CGT 'would lift home-ownership levels'

A capital gains tax would have a positive impact on home ownership levels, BNZ’s chief economist Tony Alexander says.

Thursday, May 22nd 2014, 12:00AM

by The Landlord

In his latest Weekly Overview, he says there are two ways of looking at the tax.

One is to assume that the reduction of expected returns for investors caused by a capital gains tax would reduce the supply of houses in the market, worsening the housing supply problem.

The second is to think that in a capacity-constrained economy, if investors built fewer houses, owner-occupiers would pick up the slack. “A capital gains tax would have probably no impact on construction and supply in the current climate.”
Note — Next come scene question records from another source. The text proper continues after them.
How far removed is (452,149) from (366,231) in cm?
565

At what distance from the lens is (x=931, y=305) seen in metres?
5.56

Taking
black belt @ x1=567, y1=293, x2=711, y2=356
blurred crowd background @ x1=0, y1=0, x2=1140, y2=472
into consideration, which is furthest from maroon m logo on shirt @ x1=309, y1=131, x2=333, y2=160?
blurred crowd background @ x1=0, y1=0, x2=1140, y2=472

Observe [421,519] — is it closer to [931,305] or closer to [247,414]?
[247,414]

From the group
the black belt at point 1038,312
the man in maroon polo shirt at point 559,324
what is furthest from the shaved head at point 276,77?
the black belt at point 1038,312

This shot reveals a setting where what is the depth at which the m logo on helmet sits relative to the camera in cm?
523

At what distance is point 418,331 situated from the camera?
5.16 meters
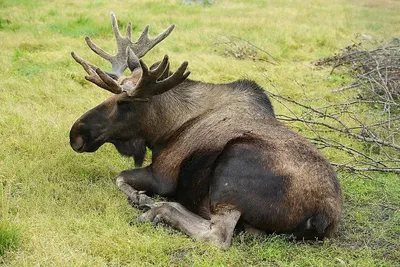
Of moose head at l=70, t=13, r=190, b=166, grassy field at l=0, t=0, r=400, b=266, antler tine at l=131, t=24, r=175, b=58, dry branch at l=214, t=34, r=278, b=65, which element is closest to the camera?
grassy field at l=0, t=0, r=400, b=266

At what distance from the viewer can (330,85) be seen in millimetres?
10828

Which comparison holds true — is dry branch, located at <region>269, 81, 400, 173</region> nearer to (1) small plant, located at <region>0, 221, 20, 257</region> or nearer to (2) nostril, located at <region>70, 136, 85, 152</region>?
(2) nostril, located at <region>70, 136, 85, 152</region>

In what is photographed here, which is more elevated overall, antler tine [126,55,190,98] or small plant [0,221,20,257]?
antler tine [126,55,190,98]

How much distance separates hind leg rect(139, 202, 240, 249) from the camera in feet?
15.0

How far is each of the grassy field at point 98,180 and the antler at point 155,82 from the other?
92cm

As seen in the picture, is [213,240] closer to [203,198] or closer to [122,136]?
[203,198]

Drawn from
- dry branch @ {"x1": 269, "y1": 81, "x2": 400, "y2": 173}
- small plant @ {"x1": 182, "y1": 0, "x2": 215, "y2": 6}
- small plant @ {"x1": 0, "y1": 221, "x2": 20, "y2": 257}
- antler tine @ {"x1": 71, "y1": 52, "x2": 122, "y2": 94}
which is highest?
antler tine @ {"x1": 71, "y1": 52, "x2": 122, "y2": 94}

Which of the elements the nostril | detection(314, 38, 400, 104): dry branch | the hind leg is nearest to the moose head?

He said: “Our economy is going to become increasingly capacity-constrained, therefore a capital gains tax would have a positive impact on the level of home ownership wand would ease some of the upward pressure on prices. If however you think a tax will appear in the next few years then your incentive is to buy your investment properties now rather than after the tax comes in, running on the assumption that existing holdings will be grandfathered as tax-free and only new purchases will attract the CGT.”

Alexander said he expected immigration to pick up as Australia’s “climate of despair” accelerated the flow of New Zealanders home and put off others from moving there.

That would put further pressure on prices he said, which had been rising even while migration rates were low.